◆ Problem statement: Verbatim output required. Print the data in full.

[Stored records]
=== Section Start ===
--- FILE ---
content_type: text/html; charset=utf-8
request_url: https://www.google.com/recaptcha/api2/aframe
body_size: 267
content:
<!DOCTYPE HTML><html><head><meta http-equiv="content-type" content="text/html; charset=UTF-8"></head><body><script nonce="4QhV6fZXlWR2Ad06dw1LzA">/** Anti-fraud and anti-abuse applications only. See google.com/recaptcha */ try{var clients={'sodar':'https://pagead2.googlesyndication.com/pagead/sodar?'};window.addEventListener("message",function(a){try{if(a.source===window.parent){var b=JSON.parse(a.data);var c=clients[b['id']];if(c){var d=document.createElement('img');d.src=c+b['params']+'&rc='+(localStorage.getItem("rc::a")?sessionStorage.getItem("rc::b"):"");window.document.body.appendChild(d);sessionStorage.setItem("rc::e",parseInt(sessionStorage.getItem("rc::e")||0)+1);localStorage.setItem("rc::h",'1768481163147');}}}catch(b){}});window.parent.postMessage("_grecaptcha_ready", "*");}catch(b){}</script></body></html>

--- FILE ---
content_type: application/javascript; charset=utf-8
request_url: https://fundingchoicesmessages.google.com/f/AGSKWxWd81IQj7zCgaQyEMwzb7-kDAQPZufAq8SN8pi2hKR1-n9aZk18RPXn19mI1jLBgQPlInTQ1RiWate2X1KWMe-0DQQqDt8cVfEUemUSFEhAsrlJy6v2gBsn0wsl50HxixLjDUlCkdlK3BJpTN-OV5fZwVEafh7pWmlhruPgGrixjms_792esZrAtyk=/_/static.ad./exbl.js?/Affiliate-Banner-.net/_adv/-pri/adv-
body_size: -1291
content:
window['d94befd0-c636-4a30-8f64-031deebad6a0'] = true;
=== Section End ===
◆ Solution:
--- FILE ---
content_type: text/html; charset=utf-8
request_url: https://www.google.com/recaptcha/api2/aframe
body_size: 267
content:
<!DOCTYPE HTML><html><head><meta http-equiv="content-type" content="text/html; charset=UTF-8"></head><body><script nonce="4QhV6fZXlWR2Ad06dw1LzA">/** Anti-fraud and anti-abuse applications only. See google.com/recaptcha */ try{var clients={'sodar':'https://pagead2.googlesyndication.com/pagead/sodar?'};window.addEventListener("message",function(a){try{if(a.source===window.parent){var b=JSON.parse(a.data);var c=clients[b['id']];if(c){var d=document.createElement('img');d.src=c+b['params']+'&rc='+(localStorage.getItem("rc::a")?sessionStorage.getItem("rc::b"):"");window.document.body.appendChild(d);sessionStorage.setItem("rc::e",parseInt(sessionStorage.getItem("rc::e")||0)+1);localStorage.setItem("rc::h",'1768481163147');}}}catch(b){}});window.parent.postMessage("_grecaptcha_ready", "*");}catch(b){}</script></body></html>

--- FILE ---
content_type: application/javascript; charset=utf-8
request_url: https://fundingchoicesmessages.google.com/f/AGSKWxWd81IQj7zCgaQyEMwzb7-kDAQPZufAq8SN8pi2hKR1-n9aZk18RPXn19mI1jLBgQPlInTQ1RiWate2X1KWMe-0DQQqDt8cVfEUemUSFEhAsrlJy6v2gBsn0wsl50HxixLjDUlCkdlK3BJpTN-OV5fZwVEafh7pWmlhruPgGrixjms_792esZrAtyk=/_/static.ad./exbl.js?/Affiliate-Banner-.net/_adv/-pri/adv-
body_size: -1291
content:
window['d94befd0-c636-4a30-8f64-031deebad6a0'] = true;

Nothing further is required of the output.